A plan view will show a birds-eye perspective from about 30 inches from the floor. It gives you a good idea of the full width and length of the structure. For elevation views, the perspective is usually from the side of one of the cardinal directions. As the name suggests, it's all about scaling the height dimensions. Section views will show you what the building would look like if you cut through it. So it might reveal the details of the building's envelope or the location of your basement pipes.
Blocks, Notes and Legends
The title block tells you the technical details of the blueprints. This can include the vendor, site specifications or approval signatures. It also identifies if there are related drawings to the blueprints. For instance, if you had an accessory dwelling unit (e.g., a guesthouse), this might be included in a second set of drawings.
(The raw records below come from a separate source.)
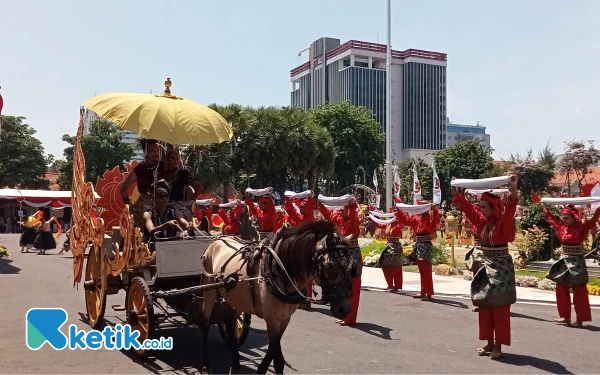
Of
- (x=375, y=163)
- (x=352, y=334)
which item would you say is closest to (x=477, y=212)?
(x=352, y=334)

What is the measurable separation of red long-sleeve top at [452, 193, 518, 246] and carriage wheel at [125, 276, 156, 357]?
176 inches

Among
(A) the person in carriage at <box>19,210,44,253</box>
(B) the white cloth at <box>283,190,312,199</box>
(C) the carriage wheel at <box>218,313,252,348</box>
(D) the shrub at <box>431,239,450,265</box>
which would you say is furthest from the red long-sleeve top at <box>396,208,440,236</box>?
(A) the person in carriage at <box>19,210,44,253</box>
The notes tell the builder if you have any specific requests about how the home is to be constructed. For instance, if you didn't want to pay for overtime under any circumstances, you might specify the hours in which the builders are allowed to work. The legend identifies the symbols and numbers that are used throughout the plans.
Scales and Grids
An architect's scale will be different from that of an engineer's scale. So if you're looking at plans that detail the size of the walls, it will likely be in fractions of an inch, such as 1/2 inch is equal to 1 foot. With an engineer's scale, it's usually a whole number (e.g., 2 inches is equal to 100 feet). There are no standards for scaling parameters so be sure to check the prints.
This is also a good time to take note of the grid. The goal of this feature is to assign numbers and letters to different areas of the home. This way, if you wanted to discuss a section of the basement with someone on the phone, you can direct them to D3 of the blueprints, instead of describing the section and risking confusion.
There will be plenty of lines in your blueprints, and they each have their own meaning. A double line will indicate the wall. If it's a thick wall, the lines will be set further apart from one another. So an exterior wall will have more space between the lines than an interior wall because an exterior wall will have more insulation.
Thick single lines are object lines, while dotted lines are hidden lines. These two lines represent what you can and can't see. So the object lines might show the front of the stove and a hidden line might show the back of the stove (because you won't be able to see it from against the wall). Short, solid lines with arrows are dimension lines, named because they show you the distance between one object and another.
What to Look for
There are so many details in building a home and many go overlooked in the name of convenience. Learning to read blueprints gives you the chance to review the builder's works and potentially raise red flags now instead of when it's too late.
Again, you're not expected to have the same working knowledge as a professional. However, what you can do is try to spot any anomalies within the construction plans. For instance, you might see that the height of the upper floor's ceiling is lower than you expected, or that the refrigerator being too close to the stove. You can also check the materials being used for the home to ensure they're up to your standards.
If you're still unsure of the plans, try talking to a real estate agent, contractor or inspector. It is always a good idea to get a professional opinion from someone who has seen the perils of poor construction in the past.